Fishermen’s lives are being made safer thanks to, what is claimed to be, the world’s strongest fibre.
Ropes made with Dyneema ultra-high molecular weight polyethylene (UHMwPE) fibre recently demonstrated during initial trials, how their outstanding performance can help fishermen around the world to work more safely, efficiently and cost-effectively.
Indian cordage manufacturing company Garware-Wall Ropes is a household name in the fishing community through its close bond with Indian fishermen and the company recently introduced Plateena Rope, produced with Dyneema, which is made by The Netherlands-based DSM.
During extensive trials, the benefits of Dyneema became clear when, in 2011, the fishing vessel Srinivasa was trialing the new Plateena rope warp lines in heavy currents. During a change of direction the net became stuck under a rocky surface on the seabed. The Plateena rope warp lines had only been on trial for three months and the crew were worried if the lines could withstand such an extreme situation.
After releasing additional rope to slacken the load on the boat, the vessel was drifting with the strong sea currents and the skipper was finding it difficult to maintain its position. Most of the rope had already been released and only a few more metres were left on the winch.The skipper decided to use the power of the engine to release the net and it was a significant decision. If the rope were to snap, their net worth thousands of rupees would be lost forever. This would mean no catch for the next few weeks, and with no work and pay there would be no food for their families. On the other hand, remaining ensnared on the seabed could result in the boat either sinking or capsizing.

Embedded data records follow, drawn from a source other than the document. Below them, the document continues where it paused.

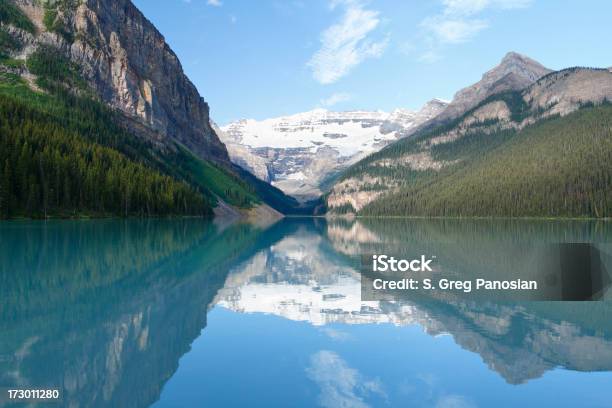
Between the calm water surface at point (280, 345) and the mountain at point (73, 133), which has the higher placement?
the mountain at point (73, 133)

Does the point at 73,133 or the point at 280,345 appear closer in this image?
the point at 280,345

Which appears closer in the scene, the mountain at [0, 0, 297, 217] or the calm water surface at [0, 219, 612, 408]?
the calm water surface at [0, 219, 612, 408]

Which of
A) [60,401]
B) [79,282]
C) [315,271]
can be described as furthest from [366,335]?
[315,271]

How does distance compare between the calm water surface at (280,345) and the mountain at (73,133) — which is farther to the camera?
the mountain at (73,133)

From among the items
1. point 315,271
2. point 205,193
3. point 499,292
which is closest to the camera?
point 499,292

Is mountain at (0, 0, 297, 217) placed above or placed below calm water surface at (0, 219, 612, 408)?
above

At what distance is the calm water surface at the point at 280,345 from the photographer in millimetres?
12320

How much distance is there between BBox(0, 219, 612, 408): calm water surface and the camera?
12.3 metres

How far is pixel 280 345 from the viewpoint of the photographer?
57.4 feet

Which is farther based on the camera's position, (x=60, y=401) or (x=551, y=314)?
(x=551, y=314)

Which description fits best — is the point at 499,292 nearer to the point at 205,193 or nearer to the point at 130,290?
the point at 130,290

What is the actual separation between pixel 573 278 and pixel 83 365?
28.7 metres

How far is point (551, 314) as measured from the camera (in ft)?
72.5

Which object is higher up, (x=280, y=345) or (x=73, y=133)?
(x=73, y=133)
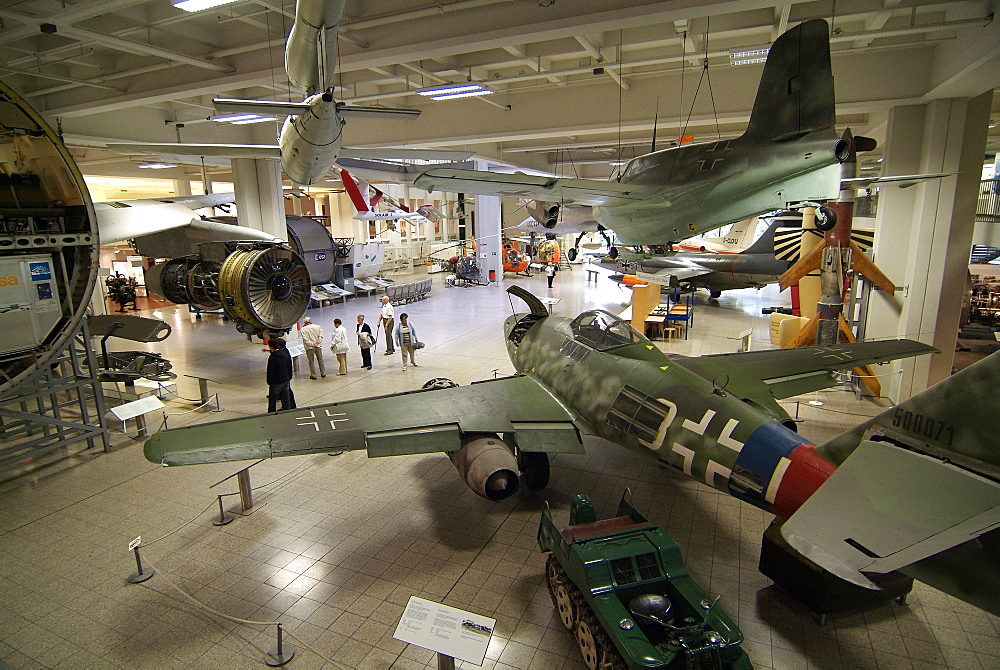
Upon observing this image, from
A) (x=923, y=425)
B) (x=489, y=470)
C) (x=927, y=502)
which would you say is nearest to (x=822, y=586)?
(x=923, y=425)

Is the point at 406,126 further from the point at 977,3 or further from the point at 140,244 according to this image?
the point at 977,3

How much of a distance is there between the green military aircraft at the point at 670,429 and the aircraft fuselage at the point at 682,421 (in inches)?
0.5

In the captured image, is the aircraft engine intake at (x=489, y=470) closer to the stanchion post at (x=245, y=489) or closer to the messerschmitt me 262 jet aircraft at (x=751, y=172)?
the stanchion post at (x=245, y=489)

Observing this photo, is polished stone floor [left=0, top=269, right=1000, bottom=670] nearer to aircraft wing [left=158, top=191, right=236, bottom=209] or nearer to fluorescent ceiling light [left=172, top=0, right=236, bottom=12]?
fluorescent ceiling light [left=172, top=0, right=236, bottom=12]

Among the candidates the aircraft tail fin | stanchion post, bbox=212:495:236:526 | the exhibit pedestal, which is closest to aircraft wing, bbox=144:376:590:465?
stanchion post, bbox=212:495:236:526

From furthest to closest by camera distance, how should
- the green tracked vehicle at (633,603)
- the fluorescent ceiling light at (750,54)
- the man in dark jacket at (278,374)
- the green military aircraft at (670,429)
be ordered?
the man in dark jacket at (278,374) < the fluorescent ceiling light at (750,54) < the green tracked vehicle at (633,603) < the green military aircraft at (670,429)

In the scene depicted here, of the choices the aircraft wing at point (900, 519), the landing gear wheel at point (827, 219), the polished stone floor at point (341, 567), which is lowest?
the polished stone floor at point (341, 567)

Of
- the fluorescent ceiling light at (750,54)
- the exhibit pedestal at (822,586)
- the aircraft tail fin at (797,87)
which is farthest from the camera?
the fluorescent ceiling light at (750,54)

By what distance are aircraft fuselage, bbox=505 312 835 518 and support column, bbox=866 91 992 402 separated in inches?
264

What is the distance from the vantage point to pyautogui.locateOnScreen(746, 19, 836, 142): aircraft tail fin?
222 inches

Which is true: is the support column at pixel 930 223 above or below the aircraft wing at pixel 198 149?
below

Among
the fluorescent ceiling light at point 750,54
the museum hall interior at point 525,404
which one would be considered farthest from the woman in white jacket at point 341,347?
the fluorescent ceiling light at point 750,54

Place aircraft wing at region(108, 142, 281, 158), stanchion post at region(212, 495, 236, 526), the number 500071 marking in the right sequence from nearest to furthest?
the number 500071 marking, stanchion post at region(212, 495, 236, 526), aircraft wing at region(108, 142, 281, 158)

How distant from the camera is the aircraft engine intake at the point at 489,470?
17.3 feet
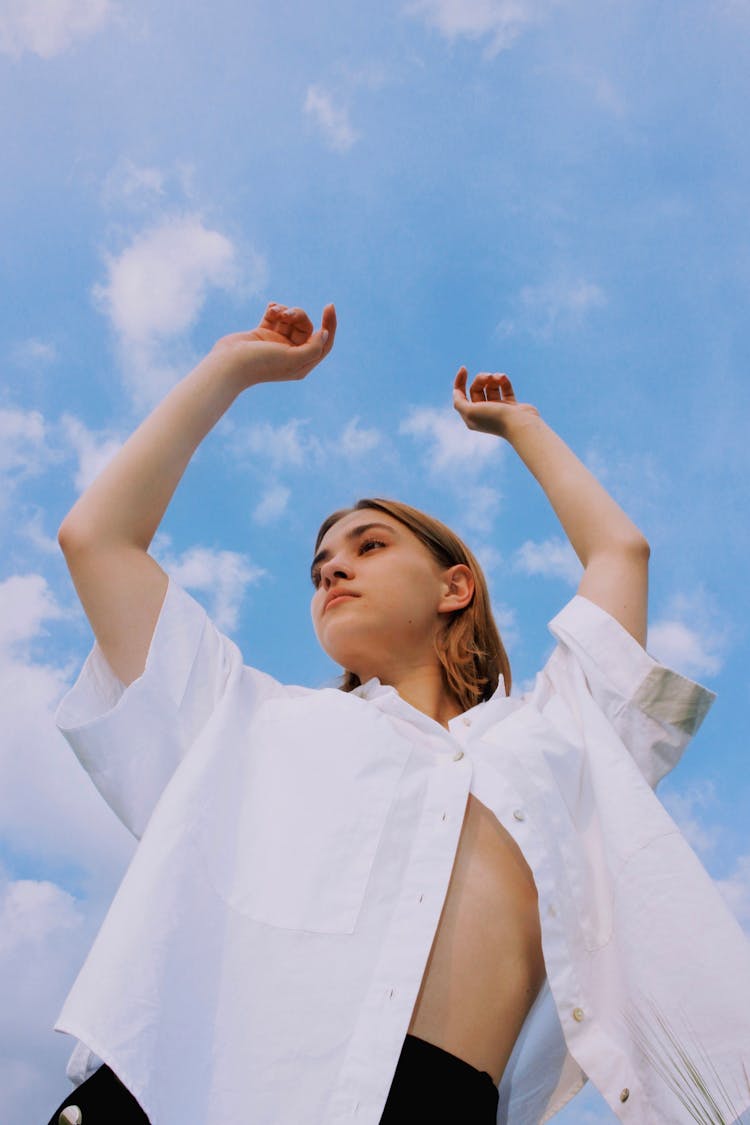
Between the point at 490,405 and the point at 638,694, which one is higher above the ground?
the point at 490,405

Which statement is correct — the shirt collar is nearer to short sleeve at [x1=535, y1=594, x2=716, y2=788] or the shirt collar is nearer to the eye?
short sleeve at [x1=535, y1=594, x2=716, y2=788]

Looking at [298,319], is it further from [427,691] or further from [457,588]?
[427,691]

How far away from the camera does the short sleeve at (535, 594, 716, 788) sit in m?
3.04

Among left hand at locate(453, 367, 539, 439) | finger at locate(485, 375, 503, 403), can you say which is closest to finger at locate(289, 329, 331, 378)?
left hand at locate(453, 367, 539, 439)

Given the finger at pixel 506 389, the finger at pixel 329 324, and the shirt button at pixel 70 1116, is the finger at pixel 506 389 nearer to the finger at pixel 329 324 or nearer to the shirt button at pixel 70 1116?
the finger at pixel 329 324

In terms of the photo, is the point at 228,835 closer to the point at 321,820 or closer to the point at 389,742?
the point at 321,820

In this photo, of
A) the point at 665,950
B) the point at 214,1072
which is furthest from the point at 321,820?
the point at 665,950

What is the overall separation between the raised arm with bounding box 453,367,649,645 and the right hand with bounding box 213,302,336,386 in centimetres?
63

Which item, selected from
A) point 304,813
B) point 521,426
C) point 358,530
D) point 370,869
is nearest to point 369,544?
point 358,530

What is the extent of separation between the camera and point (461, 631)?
12.6 ft

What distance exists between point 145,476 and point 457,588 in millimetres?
1407

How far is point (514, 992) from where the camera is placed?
249 centimetres

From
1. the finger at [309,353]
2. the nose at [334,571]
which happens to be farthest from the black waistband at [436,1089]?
the finger at [309,353]

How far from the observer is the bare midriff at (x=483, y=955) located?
233 centimetres
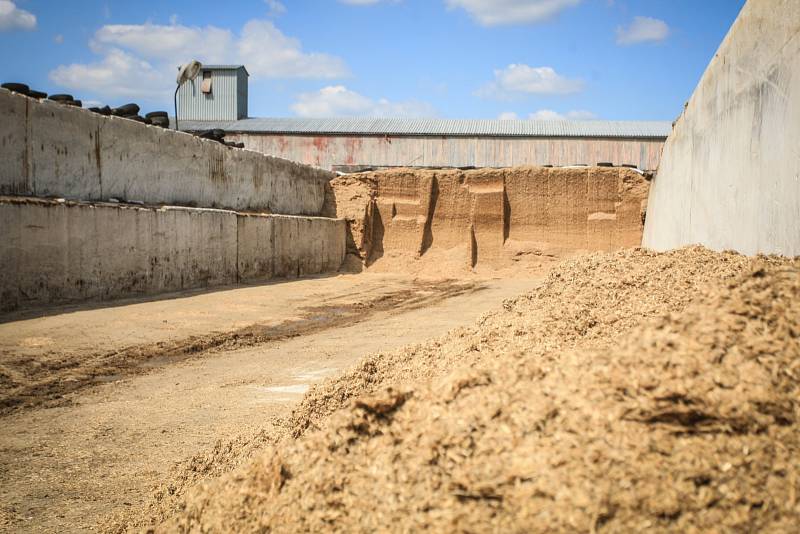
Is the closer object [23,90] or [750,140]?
[750,140]

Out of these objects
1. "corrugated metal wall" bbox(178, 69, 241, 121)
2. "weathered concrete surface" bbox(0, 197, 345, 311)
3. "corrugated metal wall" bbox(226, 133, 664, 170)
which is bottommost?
"weathered concrete surface" bbox(0, 197, 345, 311)

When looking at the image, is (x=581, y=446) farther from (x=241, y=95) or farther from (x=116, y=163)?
(x=241, y=95)

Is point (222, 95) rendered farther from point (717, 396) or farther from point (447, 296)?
point (717, 396)

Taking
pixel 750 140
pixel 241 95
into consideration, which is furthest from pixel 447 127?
pixel 750 140

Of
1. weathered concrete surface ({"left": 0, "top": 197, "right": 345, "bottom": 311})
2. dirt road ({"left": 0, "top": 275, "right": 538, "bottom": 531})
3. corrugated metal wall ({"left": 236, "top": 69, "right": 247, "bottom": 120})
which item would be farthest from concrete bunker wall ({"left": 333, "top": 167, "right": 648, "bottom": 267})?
corrugated metal wall ({"left": 236, "top": 69, "right": 247, "bottom": 120})

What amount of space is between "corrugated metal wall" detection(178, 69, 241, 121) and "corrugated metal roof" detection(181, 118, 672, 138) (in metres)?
0.58

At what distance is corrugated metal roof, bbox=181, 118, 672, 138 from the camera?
2192 cm

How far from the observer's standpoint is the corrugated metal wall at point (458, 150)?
846 inches

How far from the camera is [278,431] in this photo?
7.58ft

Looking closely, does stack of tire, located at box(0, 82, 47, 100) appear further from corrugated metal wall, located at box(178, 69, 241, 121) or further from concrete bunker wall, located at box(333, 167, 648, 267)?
corrugated metal wall, located at box(178, 69, 241, 121)

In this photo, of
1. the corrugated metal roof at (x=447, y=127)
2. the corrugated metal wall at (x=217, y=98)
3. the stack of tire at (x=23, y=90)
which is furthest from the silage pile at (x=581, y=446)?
the corrugated metal wall at (x=217, y=98)

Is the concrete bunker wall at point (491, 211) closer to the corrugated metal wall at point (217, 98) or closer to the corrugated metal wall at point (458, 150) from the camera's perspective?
the corrugated metal wall at point (458, 150)

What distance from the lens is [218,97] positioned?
2441 centimetres

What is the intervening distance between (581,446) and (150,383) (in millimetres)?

Following two initial attempts, the skipper gave full throttle and suddenly there was a jolt. To his surprise, the cause of the jolt had been the centre pole, used to hold the pulleys, which had come out of its joint that was bolted on both the sides with 2.5ins nuts within a metal frame. The rope had remained intact, and eight hours later another boat arrived to help safely disentangle the net from the seabed – all carried out without any damage to the rope.
Mr Bablu, owner of the Srinivasa, said: “If we had been using steel wire, I am sure the rope would have failed within two hours and we would have lost the nets forever. Unbelievably the Plateena rope fought against the hazardous conditions for eight hours and still remained intact. I am thankful to this wonderful rope which saved the crew, the boat and our expensive fishing gear.”